Studying Directory Access Patterns via Reuse Distance Analysis and Evaluating Their Impact on Multi-Level Directory Caches

Thumbnail Image
Publication or External Link
Zhao, Minshu
Yeung, Donald
The trend for multicore CPUs is towards increasing core count. One of the key limiters to scaling will be the on-chip directory cache. Our work investigates moving portions of the directory away from the cores, perhaps to off-chip DRAM, where ample capacity exists. While such multi-level directory caches exhibit increased latency, several aspects of directory accesses will shield CPU performance from the slower directory, including low access frequency and latency hiding underneath data accesses to main memory. While multi-level directory caches have been studied previously, no work has of yet comprehensively quantified the directory access patterns themselves, making it difficult to understand multi-level behavior in depth.

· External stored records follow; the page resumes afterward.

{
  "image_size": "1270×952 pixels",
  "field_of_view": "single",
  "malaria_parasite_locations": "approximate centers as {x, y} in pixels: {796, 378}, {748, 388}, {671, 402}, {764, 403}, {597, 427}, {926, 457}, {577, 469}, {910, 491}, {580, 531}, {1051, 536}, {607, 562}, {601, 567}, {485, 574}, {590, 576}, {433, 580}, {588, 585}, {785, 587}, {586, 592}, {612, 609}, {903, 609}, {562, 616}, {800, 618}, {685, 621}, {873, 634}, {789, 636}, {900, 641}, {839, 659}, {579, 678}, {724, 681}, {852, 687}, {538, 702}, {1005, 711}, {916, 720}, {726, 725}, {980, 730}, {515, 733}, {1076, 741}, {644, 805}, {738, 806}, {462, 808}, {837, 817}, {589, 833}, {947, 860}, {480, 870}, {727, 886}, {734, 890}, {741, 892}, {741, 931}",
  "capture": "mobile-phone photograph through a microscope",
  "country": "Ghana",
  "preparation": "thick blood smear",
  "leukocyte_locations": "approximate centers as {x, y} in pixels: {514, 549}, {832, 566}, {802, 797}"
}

This paper presents a framework based on multicore reuse distance for studying directory cache access patterns. Using our analysis framework, we show between 69-93% of directory entries are looked up only once or twice during their liftimes in the directory cache, and between 51-71% of dynamic directory accesses are latency tolerant. Using cache simulations, we show a very small L1 directory cache can service 80% of latency critical directory lookups. Although a significant number of directory lookups and eviction notifications must access the slower L2 directory cache, virtually all of these are latency tolerant.